Following treatment, patients who received l-methylfolate demonstrated a significantly greater potentiation of medial and lOFC deactivation during working memory compared with those who received placebo. This was the only significant finding to emerge from our whole-brain fMRI analysis following correction for multiple comparisons. l-methylfolate was also associated with changes in resting-state connectivity between vmPFC and lOFC that were mostly consistent with dampened limbic hyperconnectivity. Finally, l-methylfolate was also associated with an increase in cortical thickness throughout the mPFC. Collectively, these findings suggest a partial restoration of mPFC structure and function following l-methylfolate treatment. Lack of improvement on MATRICS or working memory indices may suggest a dissociation of MRI and cognitive results. Alternatively, MRI changes may be a more sensitive measure of treatment-induced neuroplasticity; if so, cognitive improvement occurring downstream of neuroplastic changes may be detectable in a larger sample. Structural and functional changes also did not correlate with symptom change, although again this relatively small sample was potentially underpowered to observe such a relationship.

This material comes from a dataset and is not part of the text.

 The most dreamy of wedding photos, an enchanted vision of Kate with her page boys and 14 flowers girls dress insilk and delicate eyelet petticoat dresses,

Similarly, changes in blood methylfolate level did not correlate with changes in clinical and brain imaging measures that differed significantly between treatment groups. Although this pattern could also reflect insufficient power, an alternative possibility is that blood and central nervous system methylfolate levels do not correlate, especially at higher concentrations. This pattern has been demonstrated for unmethylated folate, where central nervous system levels plateau due to tight regulation by transporters at the blood brain barrier.32 Here, clinical and MRI changes may have reflected rise in methylfolate up to, but not beyond, central nervous system saturation.

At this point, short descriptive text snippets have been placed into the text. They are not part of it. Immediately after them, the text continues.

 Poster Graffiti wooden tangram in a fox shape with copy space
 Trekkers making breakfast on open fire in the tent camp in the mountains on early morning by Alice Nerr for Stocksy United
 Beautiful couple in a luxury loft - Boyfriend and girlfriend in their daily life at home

Although the results of this study are promising with regard to the use of supplemental l-methylfolate in schizophrenia, several limitations should be acknowledged. With a single site, it is unclear whether the present results would generalize to a larger population. Statistically significant clinical improvements were still modest, although relatively small rating changes have been described as clinically meaningful in other samples with moderately severe baseline symptoms.33, 34 The small sample increases the risk for Type II error, particularly in regard to specific genotype interaction results, which should be regarded as exploratory. With regard to Type I error, we did not include a formal correction for multiple comparisons across secondary clinical outcome measures, although several outcomes of interest (SANS and PANSS) were not independent, and another (CDSS) was included to rule out confounding effects of improvement in depression. Treatment groups differed in use of anticonvulsants, which can affect folate metabolism,35, 36 although significant clinical effects persisted after adjustment for anticonvulsant status. Finally, between-group differences could potentially reflect differences in dietary folate intake, which was not measured due to the poor reliability of nutritional questionnaires for B vitamins;37 however, that the groups maintained comparable blood levels of vitamin B12, which is frequently found in the same fortified food products as folic acid,38, 39 argues against this concern.

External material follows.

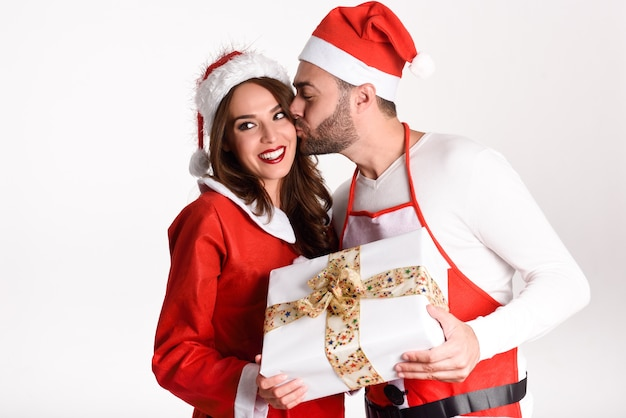 Young man giving a christmas gift to his woman with a kiss Photo ...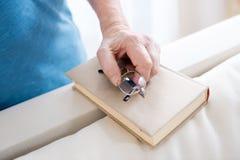 Χέρι ατόμων ` s στο βιβλίο με eyeglasses στο σπίτι Στοκ Φωτογραφίες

Although replication in larger samples will be necessary to address these limitations, the present results demonstrate potential for l-methylfolate supplementation to improve both clinical and neurophysiologic outcomes in schizophrenia. Further, they suggest that l-methylfolate-related improvement in negative symptoms, a particularly disabling syndrome in schizophrenia, may be less dependent on common genetic variants in the folate pathway compared with other folate-based interventions.